Monday, February 24, 2025

Palm oil follows Dalian and Chicago oils in lowering prices

February 24, 2025

The market was pressured by the weakness of rival oils Dalian and Chicago, as well as a weak demand from India, which is a major buyer.

By midday, the benchmark contract for palm oil delivery in May on the Bursa Derivatives exchange had fallen 73 ringgit or 1.57% to 4,591 Ringgit ($1,044.36) per metric ton.

A Kuala Lumpur based trader said that sharp losses in rival oils had dampened the market's sentiment.

Dalian's palm oil contract, which is the most active contract in Dalian, fell by 2%. Chicago Board of Trade soyoil prices were down by 0.7%.

As palm oil competes to gain a share in the global vegetable oils industry, it tracks the price changes of competing edible oils.

The head of a trade body has said that India's palm-oil imports for the marketing year 2024/25 ending in October may fall as low as 7.5 millions tons, which would be the lowest level in five years. This is because the price premium on palm oil over other oils such as soyoil or sunflower oil is pushing refiners to look at cheaper alternatives.
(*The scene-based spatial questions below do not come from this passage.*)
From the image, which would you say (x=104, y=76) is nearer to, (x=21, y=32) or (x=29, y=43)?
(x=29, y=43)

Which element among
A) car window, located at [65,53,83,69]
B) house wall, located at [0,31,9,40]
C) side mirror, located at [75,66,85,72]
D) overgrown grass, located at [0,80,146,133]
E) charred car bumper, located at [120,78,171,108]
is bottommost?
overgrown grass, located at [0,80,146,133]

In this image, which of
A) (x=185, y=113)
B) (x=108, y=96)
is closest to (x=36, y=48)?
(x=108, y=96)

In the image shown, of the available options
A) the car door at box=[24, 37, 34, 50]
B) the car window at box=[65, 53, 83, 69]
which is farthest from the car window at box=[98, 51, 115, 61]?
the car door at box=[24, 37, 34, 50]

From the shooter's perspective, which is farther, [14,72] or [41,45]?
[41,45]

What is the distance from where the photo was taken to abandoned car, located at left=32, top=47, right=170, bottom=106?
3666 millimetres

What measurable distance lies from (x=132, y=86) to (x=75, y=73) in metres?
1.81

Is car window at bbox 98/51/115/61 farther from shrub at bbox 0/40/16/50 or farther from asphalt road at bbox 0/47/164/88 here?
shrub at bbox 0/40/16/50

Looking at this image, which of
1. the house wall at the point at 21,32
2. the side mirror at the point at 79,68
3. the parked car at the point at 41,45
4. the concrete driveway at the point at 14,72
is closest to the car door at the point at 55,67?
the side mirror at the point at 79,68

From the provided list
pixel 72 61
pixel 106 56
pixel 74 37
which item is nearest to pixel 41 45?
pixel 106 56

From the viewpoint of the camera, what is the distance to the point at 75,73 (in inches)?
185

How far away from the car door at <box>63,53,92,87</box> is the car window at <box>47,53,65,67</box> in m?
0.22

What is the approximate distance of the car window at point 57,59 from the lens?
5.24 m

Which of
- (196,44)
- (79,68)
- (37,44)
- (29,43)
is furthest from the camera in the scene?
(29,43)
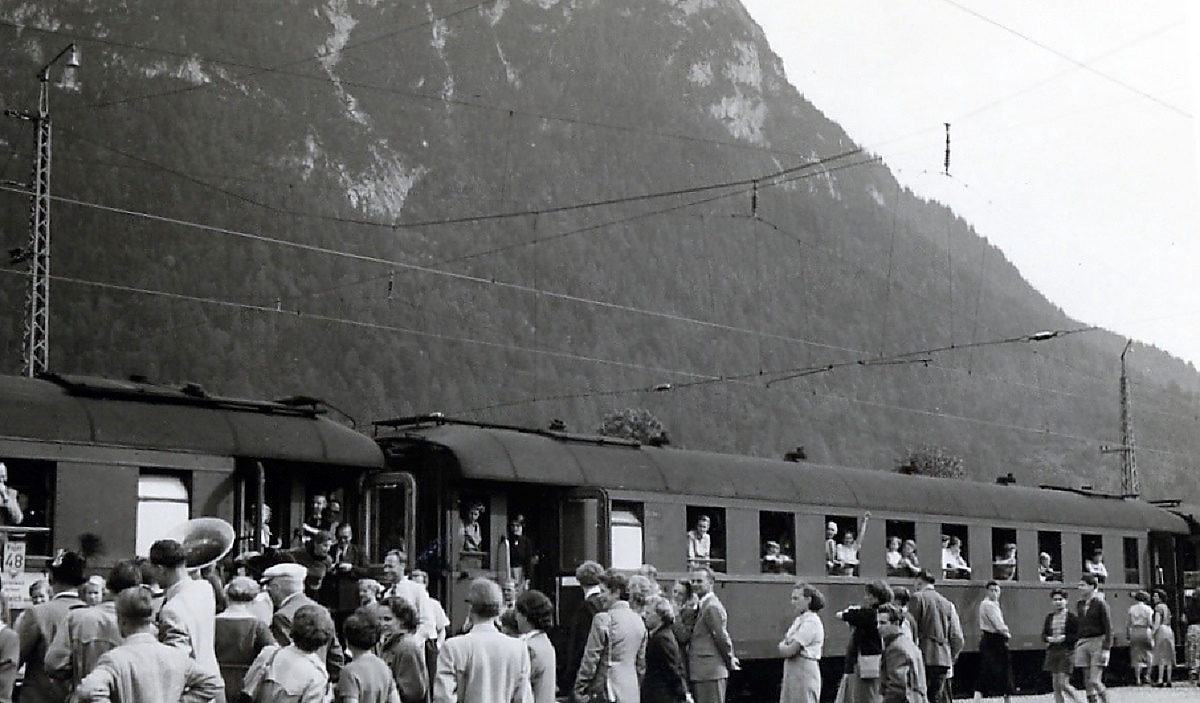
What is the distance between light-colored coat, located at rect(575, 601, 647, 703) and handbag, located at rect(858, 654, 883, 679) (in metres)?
2.07

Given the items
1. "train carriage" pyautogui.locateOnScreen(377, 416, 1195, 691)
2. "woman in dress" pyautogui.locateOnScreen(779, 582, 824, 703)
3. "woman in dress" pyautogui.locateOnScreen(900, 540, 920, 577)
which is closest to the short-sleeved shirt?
"woman in dress" pyautogui.locateOnScreen(779, 582, 824, 703)

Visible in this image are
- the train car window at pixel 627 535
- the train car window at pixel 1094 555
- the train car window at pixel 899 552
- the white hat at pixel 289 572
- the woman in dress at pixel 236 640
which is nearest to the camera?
the woman in dress at pixel 236 640

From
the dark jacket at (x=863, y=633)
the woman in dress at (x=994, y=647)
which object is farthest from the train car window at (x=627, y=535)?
the dark jacket at (x=863, y=633)

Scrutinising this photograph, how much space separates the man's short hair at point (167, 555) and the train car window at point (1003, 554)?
17774mm

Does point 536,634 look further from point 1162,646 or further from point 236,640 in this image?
point 1162,646

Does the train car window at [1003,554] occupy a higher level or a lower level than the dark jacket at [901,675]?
higher

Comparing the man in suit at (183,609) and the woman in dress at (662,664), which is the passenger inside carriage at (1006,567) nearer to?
the woman in dress at (662,664)

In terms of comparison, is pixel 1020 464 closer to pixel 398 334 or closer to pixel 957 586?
pixel 398 334

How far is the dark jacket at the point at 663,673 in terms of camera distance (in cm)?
1020

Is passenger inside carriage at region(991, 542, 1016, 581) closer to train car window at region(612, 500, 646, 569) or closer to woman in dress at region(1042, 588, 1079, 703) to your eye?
woman in dress at region(1042, 588, 1079, 703)

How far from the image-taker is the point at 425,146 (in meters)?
71.9

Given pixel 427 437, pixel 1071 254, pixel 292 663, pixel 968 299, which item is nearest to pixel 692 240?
pixel 968 299

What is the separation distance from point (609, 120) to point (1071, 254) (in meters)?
50.8

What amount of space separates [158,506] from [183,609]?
20.2ft
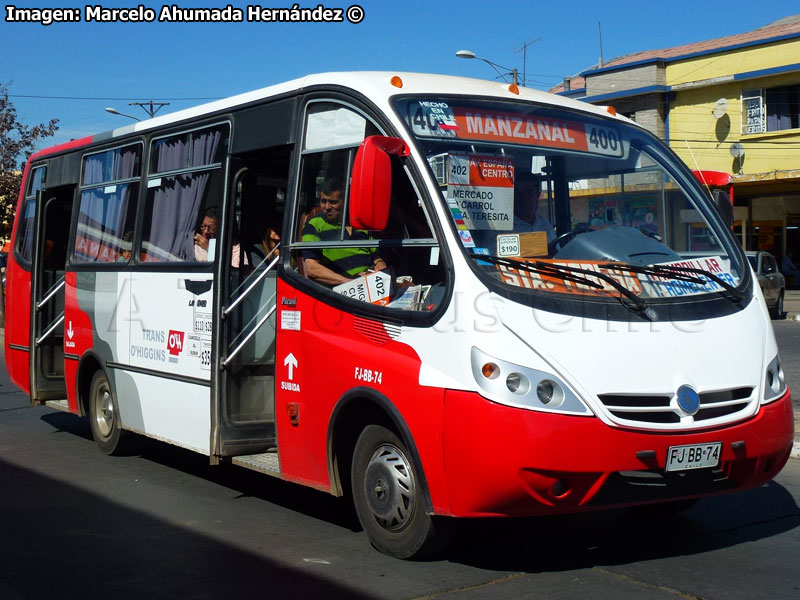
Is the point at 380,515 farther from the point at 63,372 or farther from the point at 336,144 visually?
the point at 63,372

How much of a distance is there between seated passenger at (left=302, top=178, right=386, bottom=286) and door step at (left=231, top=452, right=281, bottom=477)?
1.32 m

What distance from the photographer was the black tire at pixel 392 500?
539 cm

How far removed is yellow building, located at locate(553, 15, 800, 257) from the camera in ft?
103

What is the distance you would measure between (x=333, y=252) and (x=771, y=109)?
2847 centimetres

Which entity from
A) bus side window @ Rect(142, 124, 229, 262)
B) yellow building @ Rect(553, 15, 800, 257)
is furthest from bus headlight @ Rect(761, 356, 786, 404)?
yellow building @ Rect(553, 15, 800, 257)

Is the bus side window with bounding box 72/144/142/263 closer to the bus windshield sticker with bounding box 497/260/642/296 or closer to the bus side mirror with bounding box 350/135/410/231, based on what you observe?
the bus side mirror with bounding box 350/135/410/231

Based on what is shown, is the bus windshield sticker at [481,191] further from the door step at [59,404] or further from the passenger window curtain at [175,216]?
the door step at [59,404]

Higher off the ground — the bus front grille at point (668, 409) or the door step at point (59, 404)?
the bus front grille at point (668, 409)

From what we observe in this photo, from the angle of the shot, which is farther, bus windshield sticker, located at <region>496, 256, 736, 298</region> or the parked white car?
the parked white car

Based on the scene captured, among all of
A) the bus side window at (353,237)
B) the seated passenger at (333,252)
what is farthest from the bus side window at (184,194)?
the seated passenger at (333,252)

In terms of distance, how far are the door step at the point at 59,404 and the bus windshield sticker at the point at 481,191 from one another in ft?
19.1

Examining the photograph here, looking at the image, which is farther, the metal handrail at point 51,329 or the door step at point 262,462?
the metal handrail at point 51,329

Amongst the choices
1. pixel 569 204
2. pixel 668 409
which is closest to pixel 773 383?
pixel 668 409

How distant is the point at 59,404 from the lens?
33.8 ft
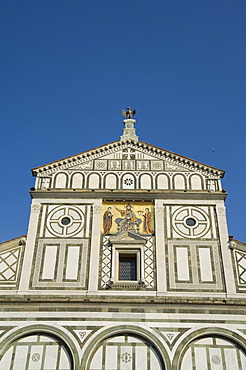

Four trade sources reported that Indian refiners cancelled orders for 100,000 tonnes of crude palm oil due for delivery in March to June, citing a rise in Malaysian benchmark prices and negative margins for refining in India.

Two government sources say that India will likely raise import taxes on vegetables oils for the second consecutive time in less six months in order to support the thousands of oilseeds farmers who are suffering from a collapse in domestic oilseeds prices.

Chan Foong-Hin, the deputy commodities minister, said that Malaysian palm oils exports to China would "remain resilient" despite their higher price than rival oils and Chinese buyers' changing buying patterns.

Palm oil could fall below the rising channel and to 4,583 Ringgit per ton after failing to break through resistance.